- **Kutipan untuk Dibaca**:
Fenomena sosial inilah yang sering tampil dalam setiap pertanyaan dan pernyataan publik sosial bahwa kedudukan Polri selalu menjadi perhatian. Eksistensi Polri selalu berada antara pujian dan cacian ditengah pergumulan identitas dan kinerja Polri sebagai bagian batang tubuh masyarakat. Semakin Polri mendapat pujian dan cacian, semakin menunjukkan bahwa Polri nyata-nyata milik masyarakat. Jika kata pujian dan cacian tidak pernah lahir dalam tampilan peristiwa sosial ( social setting), maka analisis sosial terhadap Polri cukup rendah. Jika penilai plus dan negatif berjalan berimbang, maka analisis sosial memiliki siginikansi yang kuat.

- **Bahan yang Disediakan**:
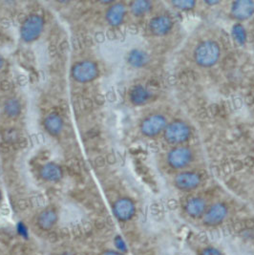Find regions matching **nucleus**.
I'll return each instance as SVG.
<instances>
[{
    "label": "nucleus",
    "mask_w": 254,
    "mask_h": 255,
    "mask_svg": "<svg viewBox=\"0 0 254 255\" xmlns=\"http://www.w3.org/2000/svg\"><path fill=\"white\" fill-rule=\"evenodd\" d=\"M45 20L38 13L28 15L20 26L19 35L24 43H33L36 41L44 31Z\"/></svg>",
    "instance_id": "1"
},
{
    "label": "nucleus",
    "mask_w": 254,
    "mask_h": 255,
    "mask_svg": "<svg viewBox=\"0 0 254 255\" xmlns=\"http://www.w3.org/2000/svg\"><path fill=\"white\" fill-rule=\"evenodd\" d=\"M71 76L74 81L85 84L96 81L99 78L100 69L95 61L84 59L73 65L71 69Z\"/></svg>",
    "instance_id": "2"
},
{
    "label": "nucleus",
    "mask_w": 254,
    "mask_h": 255,
    "mask_svg": "<svg viewBox=\"0 0 254 255\" xmlns=\"http://www.w3.org/2000/svg\"><path fill=\"white\" fill-rule=\"evenodd\" d=\"M194 56L199 65L203 67H210L219 59V46L216 42L211 40L204 41L197 47Z\"/></svg>",
    "instance_id": "3"
},
{
    "label": "nucleus",
    "mask_w": 254,
    "mask_h": 255,
    "mask_svg": "<svg viewBox=\"0 0 254 255\" xmlns=\"http://www.w3.org/2000/svg\"><path fill=\"white\" fill-rule=\"evenodd\" d=\"M190 136V129L183 122H174L164 129V138L171 144L185 142Z\"/></svg>",
    "instance_id": "4"
},
{
    "label": "nucleus",
    "mask_w": 254,
    "mask_h": 255,
    "mask_svg": "<svg viewBox=\"0 0 254 255\" xmlns=\"http://www.w3.org/2000/svg\"><path fill=\"white\" fill-rule=\"evenodd\" d=\"M167 126L164 117L154 114L145 118L140 124V131L146 137H155L159 135Z\"/></svg>",
    "instance_id": "5"
},
{
    "label": "nucleus",
    "mask_w": 254,
    "mask_h": 255,
    "mask_svg": "<svg viewBox=\"0 0 254 255\" xmlns=\"http://www.w3.org/2000/svg\"><path fill=\"white\" fill-rule=\"evenodd\" d=\"M113 213L121 222L131 220L136 213V206L129 198H120L113 205Z\"/></svg>",
    "instance_id": "6"
},
{
    "label": "nucleus",
    "mask_w": 254,
    "mask_h": 255,
    "mask_svg": "<svg viewBox=\"0 0 254 255\" xmlns=\"http://www.w3.org/2000/svg\"><path fill=\"white\" fill-rule=\"evenodd\" d=\"M228 208L222 203H217L207 209L203 216L204 223L209 227H215L222 224L228 216Z\"/></svg>",
    "instance_id": "7"
},
{
    "label": "nucleus",
    "mask_w": 254,
    "mask_h": 255,
    "mask_svg": "<svg viewBox=\"0 0 254 255\" xmlns=\"http://www.w3.org/2000/svg\"><path fill=\"white\" fill-rule=\"evenodd\" d=\"M192 160V152L187 147H176L170 151L167 156V161L170 166L179 169L185 167Z\"/></svg>",
    "instance_id": "8"
},
{
    "label": "nucleus",
    "mask_w": 254,
    "mask_h": 255,
    "mask_svg": "<svg viewBox=\"0 0 254 255\" xmlns=\"http://www.w3.org/2000/svg\"><path fill=\"white\" fill-rule=\"evenodd\" d=\"M231 15L238 20H246L254 13V2L252 0H238L232 3Z\"/></svg>",
    "instance_id": "9"
},
{
    "label": "nucleus",
    "mask_w": 254,
    "mask_h": 255,
    "mask_svg": "<svg viewBox=\"0 0 254 255\" xmlns=\"http://www.w3.org/2000/svg\"><path fill=\"white\" fill-rule=\"evenodd\" d=\"M126 14H127V8L125 4L121 2H114L108 7L105 13V19L110 26L118 27L124 23Z\"/></svg>",
    "instance_id": "10"
},
{
    "label": "nucleus",
    "mask_w": 254,
    "mask_h": 255,
    "mask_svg": "<svg viewBox=\"0 0 254 255\" xmlns=\"http://www.w3.org/2000/svg\"><path fill=\"white\" fill-rule=\"evenodd\" d=\"M39 177L47 183H58L63 178V170L56 162H46L39 169Z\"/></svg>",
    "instance_id": "11"
},
{
    "label": "nucleus",
    "mask_w": 254,
    "mask_h": 255,
    "mask_svg": "<svg viewBox=\"0 0 254 255\" xmlns=\"http://www.w3.org/2000/svg\"><path fill=\"white\" fill-rule=\"evenodd\" d=\"M43 128L50 136L58 137L64 129V121L59 114L52 112L44 118Z\"/></svg>",
    "instance_id": "12"
},
{
    "label": "nucleus",
    "mask_w": 254,
    "mask_h": 255,
    "mask_svg": "<svg viewBox=\"0 0 254 255\" xmlns=\"http://www.w3.org/2000/svg\"><path fill=\"white\" fill-rule=\"evenodd\" d=\"M201 183L200 176L193 172H184L178 175L175 179V185L181 190H192Z\"/></svg>",
    "instance_id": "13"
},
{
    "label": "nucleus",
    "mask_w": 254,
    "mask_h": 255,
    "mask_svg": "<svg viewBox=\"0 0 254 255\" xmlns=\"http://www.w3.org/2000/svg\"><path fill=\"white\" fill-rule=\"evenodd\" d=\"M58 220V212L55 209H45L37 215L36 223L42 231H51L57 225Z\"/></svg>",
    "instance_id": "14"
},
{
    "label": "nucleus",
    "mask_w": 254,
    "mask_h": 255,
    "mask_svg": "<svg viewBox=\"0 0 254 255\" xmlns=\"http://www.w3.org/2000/svg\"><path fill=\"white\" fill-rule=\"evenodd\" d=\"M173 25L172 19L167 15H159L151 19L150 31L156 35H164L169 33Z\"/></svg>",
    "instance_id": "15"
},
{
    "label": "nucleus",
    "mask_w": 254,
    "mask_h": 255,
    "mask_svg": "<svg viewBox=\"0 0 254 255\" xmlns=\"http://www.w3.org/2000/svg\"><path fill=\"white\" fill-rule=\"evenodd\" d=\"M185 212L192 218L203 217L207 211V204L201 198L189 199L185 206Z\"/></svg>",
    "instance_id": "16"
},
{
    "label": "nucleus",
    "mask_w": 254,
    "mask_h": 255,
    "mask_svg": "<svg viewBox=\"0 0 254 255\" xmlns=\"http://www.w3.org/2000/svg\"><path fill=\"white\" fill-rule=\"evenodd\" d=\"M149 61V57L146 52L141 49H133L127 55V62L133 68H141Z\"/></svg>",
    "instance_id": "17"
},
{
    "label": "nucleus",
    "mask_w": 254,
    "mask_h": 255,
    "mask_svg": "<svg viewBox=\"0 0 254 255\" xmlns=\"http://www.w3.org/2000/svg\"><path fill=\"white\" fill-rule=\"evenodd\" d=\"M150 94L148 90L142 85H136L134 86L129 93V100L130 102L136 106L145 105L149 100Z\"/></svg>",
    "instance_id": "18"
},
{
    "label": "nucleus",
    "mask_w": 254,
    "mask_h": 255,
    "mask_svg": "<svg viewBox=\"0 0 254 255\" xmlns=\"http://www.w3.org/2000/svg\"><path fill=\"white\" fill-rule=\"evenodd\" d=\"M3 112L10 119H16L17 117L20 116L22 112L21 103L15 98L7 100L3 106Z\"/></svg>",
    "instance_id": "19"
},
{
    "label": "nucleus",
    "mask_w": 254,
    "mask_h": 255,
    "mask_svg": "<svg viewBox=\"0 0 254 255\" xmlns=\"http://www.w3.org/2000/svg\"><path fill=\"white\" fill-rule=\"evenodd\" d=\"M152 8V3L147 0H137L131 3L130 10L136 16H142L149 12Z\"/></svg>",
    "instance_id": "20"
},
{
    "label": "nucleus",
    "mask_w": 254,
    "mask_h": 255,
    "mask_svg": "<svg viewBox=\"0 0 254 255\" xmlns=\"http://www.w3.org/2000/svg\"><path fill=\"white\" fill-rule=\"evenodd\" d=\"M232 35L239 44H245L247 40V33L241 24H236L232 28Z\"/></svg>",
    "instance_id": "21"
},
{
    "label": "nucleus",
    "mask_w": 254,
    "mask_h": 255,
    "mask_svg": "<svg viewBox=\"0 0 254 255\" xmlns=\"http://www.w3.org/2000/svg\"><path fill=\"white\" fill-rule=\"evenodd\" d=\"M172 4L177 9L184 10V11L191 10L195 6V2L191 0H176L172 2Z\"/></svg>",
    "instance_id": "22"
},
{
    "label": "nucleus",
    "mask_w": 254,
    "mask_h": 255,
    "mask_svg": "<svg viewBox=\"0 0 254 255\" xmlns=\"http://www.w3.org/2000/svg\"><path fill=\"white\" fill-rule=\"evenodd\" d=\"M114 245H115L118 252H120L122 254H127V251H128L127 245L122 236H120V235L116 236L115 239H114Z\"/></svg>",
    "instance_id": "23"
},
{
    "label": "nucleus",
    "mask_w": 254,
    "mask_h": 255,
    "mask_svg": "<svg viewBox=\"0 0 254 255\" xmlns=\"http://www.w3.org/2000/svg\"><path fill=\"white\" fill-rule=\"evenodd\" d=\"M200 255H223L219 250L213 248V247H208L206 249H204Z\"/></svg>",
    "instance_id": "24"
},
{
    "label": "nucleus",
    "mask_w": 254,
    "mask_h": 255,
    "mask_svg": "<svg viewBox=\"0 0 254 255\" xmlns=\"http://www.w3.org/2000/svg\"><path fill=\"white\" fill-rule=\"evenodd\" d=\"M18 233L24 238H28V231L23 223H19L18 225Z\"/></svg>",
    "instance_id": "25"
},
{
    "label": "nucleus",
    "mask_w": 254,
    "mask_h": 255,
    "mask_svg": "<svg viewBox=\"0 0 254 255\" xmlns=\"http://www.w3.org/2000/svg\"><path fill=\"white\" fill-rule=\"evenodd\" d=\"M102 255H125V254H122L117 250H107V251H104Z\"/></svg>",
    "instance_id": "26"
},
{
    "label": "nucleus",
    "mask_w": 254,
    "mask_h": 255,
    "mask_svg": "<svg viewBox=\"0 0 254 255\" xmlns=\"http://www.w3.org/2000/svg\"><path fill=\"white\" fill-rule=\"evenodd\" d=\"M3 66H4V59L0 56V70L3 68Z\"/></svg>",
    "instance_id": "27"
},
{
    "label": "nucleus",
    "mask_w": 254,
    "mask_h": 255,
    "mask_svg": "<svg viewBox=\"0 0 254 255\" xmlns=\"http://www.w3.org/2000/svg\"><path fill=\"white\" fill-rule=\"evenodd\" d=\"M206 3L208 4V5H214V4H217L218 3V1H213V2H211V1H206Z\"/></svg>",
    "instance_id": "28"
},
{
    "label": "nucleus",
    "mask_w": 254,
    "mask_h": 255,
    "mask_svg": "<svg viewBox=\"0 0 254 255\" xmlns=\"http://www.w3.org/2000/svg\"><path fill=\"white\" fill-rule=\"evenodd\" d=\"M60 255H73V254H71V253H63V254H61Z\"/></svg>",
    "instance_id": "29"
},
{
    "label": "nucleus",
    "mask_w": 254,
    "mask_h": 255,
    "mask_svg": "<svg viewBox=\"0 0 254 255\" xmlns=\"http://www.w3.org/2000/svg\"><path fill=\"white\" fill-rule=\"evenodd\" d=\"M1 199H2V192H1V189H0V201H1Z\"/></svg>",
    "instance_id": "30"
}]
</instances>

- **Tugas**:
(a) Terjemahkan kalimat dari teks tentang Polri ini ke dalam bahasa Inggris: "Semakin Polri mendapat pujian dan cacian, semakin menunjukkan bahwa Polri nyata-nyata milik masyarakat."
(b) Jawablah pertanyaan berikut berdasarkan teks tentang Polri.
(i) Menurut kalimat pertama, apa yang selalu menjadi perhatian?
(ii) Di antara apa eksistensi Polri selalu berada?
(iii) Bagaimana analisis sosial terhadap Polri jika kata pujian dan cacian tidak pernah lahir dalam tampilan peristiwa sosial?
(c) Lanjutkan teks tentang Polri dengan satu paragraf pendek setelah kalimat terakhirnya.
Baris-baris data tidak ada hubungannya dengan teks tentang Polri.

- **Jawaban Latihan**:
(a) The more praise and criticism Polri receives, the more it shows that Polri truly belongs to the public.

(b)
(i) Kedudukan Polri.
(ii) Antara pujian dan cacian.
(iii) Cukup rendah.

(c)
Polri Ditengah Perubahan Moral Masyarakat
Dari dahulu hingga sekarang, posisi Polri sebagai moral safeguard masyarakat suatu keniscayaan yang tidak bisa dipungkiri. Moral safeguard (penegak moral) yakni dengan memberikan penyuluhan dan motivasi kesadaran perilaku masyarakat agar menjauhi bentuk tindakan yang menyalahi norma hukum. Penegak moral berarti Polri juga sebagai penegak hukum yang senantiasa mengamati, mengawasi, mengarahkan dan mengambil tindakan atas segala bentuk penyimpangan perilaku yang dapat mengganggu, merusak dan menghancurkan tatanan stabilisasi keamanan dan ketertiban masyarakat (Kamtibmas).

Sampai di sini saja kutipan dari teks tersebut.